● **Questions**
**1.** In the mailing-list message about dataclasses, when did Eric V. Smith say he would open an issue?
**2.** Copy the dataclasses mailing-list message word for word, from "[Python-Dev] Concerns about" up to and including "comment on it.".

● **Reading text**
------------------------------------

[Python-Dev] Concerns about method overriding and subclassing with dataclasses

Eric V. Smith eric at trueblade.com
Sun Jan 21 21:50:52 EST 2018


On 1/7/2018 12:25 PM, Guido van Rossum wrote:
> On Sun, Jan 7, 2018 at 9:09 AM, Eric V. Smith <eric at trueblade.com 
> <mailto:eric at trueblade.com>> wrote:
> 
>     On 1/3/2018 1:17 PM, Eric V. Smith wrote:
> 
>         I’ll open an issue after I have time to read this thread and
>         comment on it.
> 
> 
>     https://bugs.python.org/issue32513 <https://bugs.python.org/issue32513>
>     I need to think though how __eq__ and __ne__ work, as well as the
>     ordering operators.

------------------------------------

● **Exercise data**
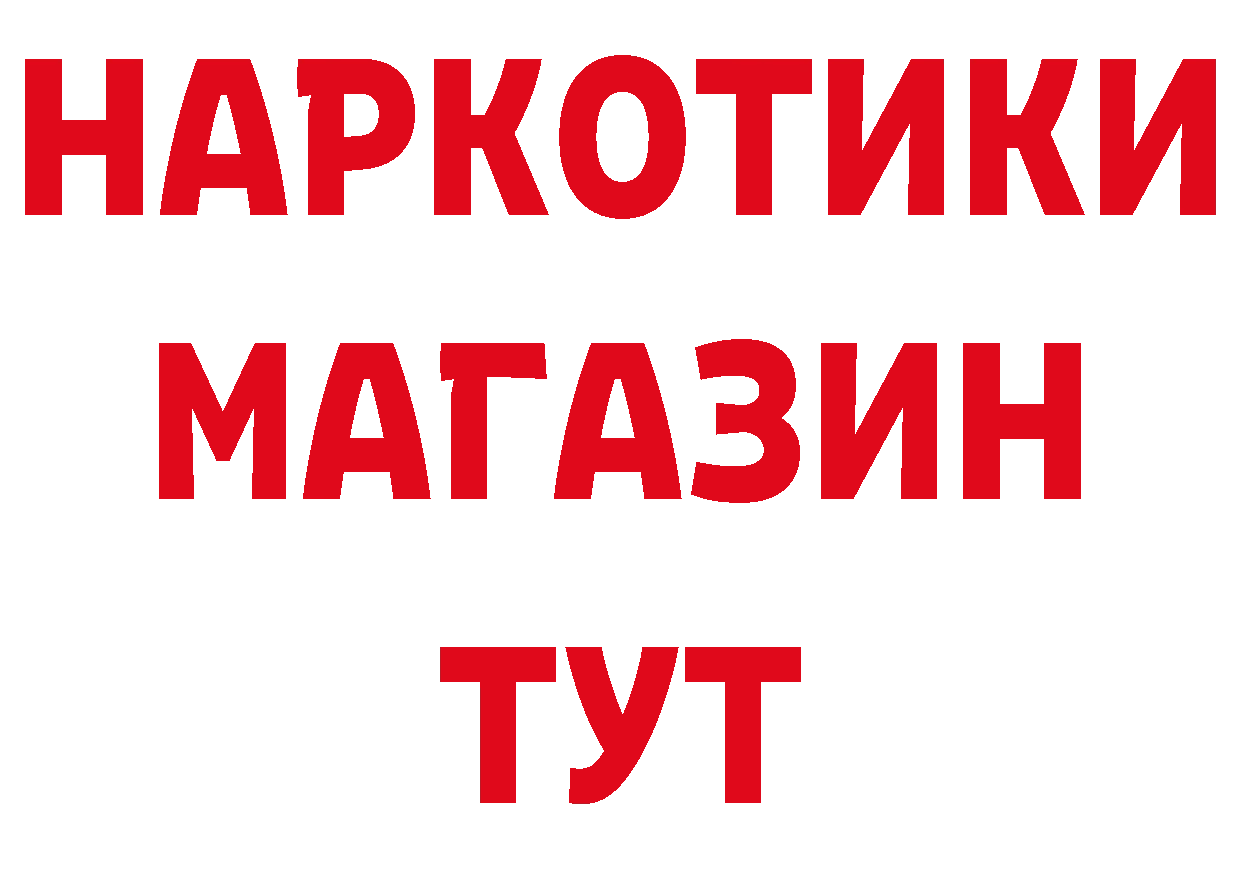 НАРКОТИКИ
МАГАЗИН
ТУТ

------------------------------------

● **Answer list**
**1.** He said he would open an issue after he had time to read the thread and comment on it.

**2.**
[Python-Dev] Concerns about method overriding and subclassing with dataclasses

Eric V. Smith eric at trueblade.com
Sun Jan 21 21:50:52 EST 2018


On 1/7/2018 12:25 PM, Guido van Rossum wrote:
> On Sun, Jan 7, 2018 at 9:09 AM, Eric V. Smith <eric at trueblade.com 
> <mailto:eric at trueblade.com>> wrote:
> 
>     On 1/3/2018 1:17 PM, Eric V. Smith wrote:
> 
>         I’ll open an issue after I have time to read this thread and
>         comment on it.